REQUIREMENTS: Reproduce word for word the lines of the listing that run from the line containing "Of the available items" through the end of the listing, inclusive.

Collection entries

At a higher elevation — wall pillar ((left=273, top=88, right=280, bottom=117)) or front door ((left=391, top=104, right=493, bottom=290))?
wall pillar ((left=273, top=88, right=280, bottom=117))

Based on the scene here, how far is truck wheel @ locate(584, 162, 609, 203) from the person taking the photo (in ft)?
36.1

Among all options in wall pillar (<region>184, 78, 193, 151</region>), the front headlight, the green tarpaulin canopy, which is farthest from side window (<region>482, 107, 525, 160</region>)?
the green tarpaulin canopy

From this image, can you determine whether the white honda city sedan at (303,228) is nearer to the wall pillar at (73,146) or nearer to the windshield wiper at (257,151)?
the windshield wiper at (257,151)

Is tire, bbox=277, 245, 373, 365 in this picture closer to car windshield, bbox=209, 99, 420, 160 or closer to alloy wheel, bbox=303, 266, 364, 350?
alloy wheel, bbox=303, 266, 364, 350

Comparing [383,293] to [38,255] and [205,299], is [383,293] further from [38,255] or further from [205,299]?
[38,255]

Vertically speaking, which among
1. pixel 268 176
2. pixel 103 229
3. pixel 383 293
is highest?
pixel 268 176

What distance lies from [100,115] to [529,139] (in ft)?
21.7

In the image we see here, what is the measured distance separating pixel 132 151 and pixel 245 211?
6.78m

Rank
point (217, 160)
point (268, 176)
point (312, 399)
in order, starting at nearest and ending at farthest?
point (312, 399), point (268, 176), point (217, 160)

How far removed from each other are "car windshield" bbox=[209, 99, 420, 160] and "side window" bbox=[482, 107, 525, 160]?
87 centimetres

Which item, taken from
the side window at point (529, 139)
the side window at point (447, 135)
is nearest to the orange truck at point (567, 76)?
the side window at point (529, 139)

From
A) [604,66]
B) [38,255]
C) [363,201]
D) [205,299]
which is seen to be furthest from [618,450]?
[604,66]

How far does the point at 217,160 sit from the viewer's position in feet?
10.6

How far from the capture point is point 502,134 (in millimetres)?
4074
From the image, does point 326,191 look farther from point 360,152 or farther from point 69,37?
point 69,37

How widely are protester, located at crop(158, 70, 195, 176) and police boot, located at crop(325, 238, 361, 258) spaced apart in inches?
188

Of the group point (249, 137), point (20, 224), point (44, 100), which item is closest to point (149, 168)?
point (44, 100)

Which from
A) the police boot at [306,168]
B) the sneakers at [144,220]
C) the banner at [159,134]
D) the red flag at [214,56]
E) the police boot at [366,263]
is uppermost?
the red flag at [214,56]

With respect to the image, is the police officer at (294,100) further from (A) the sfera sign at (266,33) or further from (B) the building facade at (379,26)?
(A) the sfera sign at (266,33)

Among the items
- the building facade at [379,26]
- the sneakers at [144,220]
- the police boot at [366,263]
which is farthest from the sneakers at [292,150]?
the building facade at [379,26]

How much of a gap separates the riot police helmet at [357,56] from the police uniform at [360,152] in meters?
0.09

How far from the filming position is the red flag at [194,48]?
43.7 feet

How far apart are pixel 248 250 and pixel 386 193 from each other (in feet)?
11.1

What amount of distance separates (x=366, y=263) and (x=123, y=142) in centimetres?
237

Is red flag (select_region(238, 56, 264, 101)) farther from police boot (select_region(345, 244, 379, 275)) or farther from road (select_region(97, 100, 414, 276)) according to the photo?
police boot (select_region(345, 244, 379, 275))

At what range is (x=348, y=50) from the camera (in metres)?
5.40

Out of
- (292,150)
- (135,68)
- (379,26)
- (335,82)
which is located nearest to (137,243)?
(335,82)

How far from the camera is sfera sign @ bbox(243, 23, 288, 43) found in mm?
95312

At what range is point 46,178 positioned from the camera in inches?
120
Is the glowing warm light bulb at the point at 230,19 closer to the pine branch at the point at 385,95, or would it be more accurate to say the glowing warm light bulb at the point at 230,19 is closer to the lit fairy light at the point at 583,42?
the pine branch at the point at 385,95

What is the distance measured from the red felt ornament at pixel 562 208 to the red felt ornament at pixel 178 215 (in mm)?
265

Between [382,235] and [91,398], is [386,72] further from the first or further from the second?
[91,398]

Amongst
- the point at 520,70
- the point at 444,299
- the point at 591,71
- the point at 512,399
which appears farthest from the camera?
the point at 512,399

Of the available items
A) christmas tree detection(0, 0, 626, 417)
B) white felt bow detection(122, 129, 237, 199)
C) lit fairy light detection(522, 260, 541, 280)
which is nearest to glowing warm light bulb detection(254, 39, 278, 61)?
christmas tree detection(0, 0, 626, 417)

OUTPUT:
Of the available items
A) christmas tree detection(0, 0, 626, 417)
B) white felt bow detection(122, 129, 237, 199)
C) lit fairy light detection(522, 260, 541, 280)
which is nearest to glowing warm light bulb detection(254, 39, 278, 61)?
christmas tree detection(0, 0, 626, 417)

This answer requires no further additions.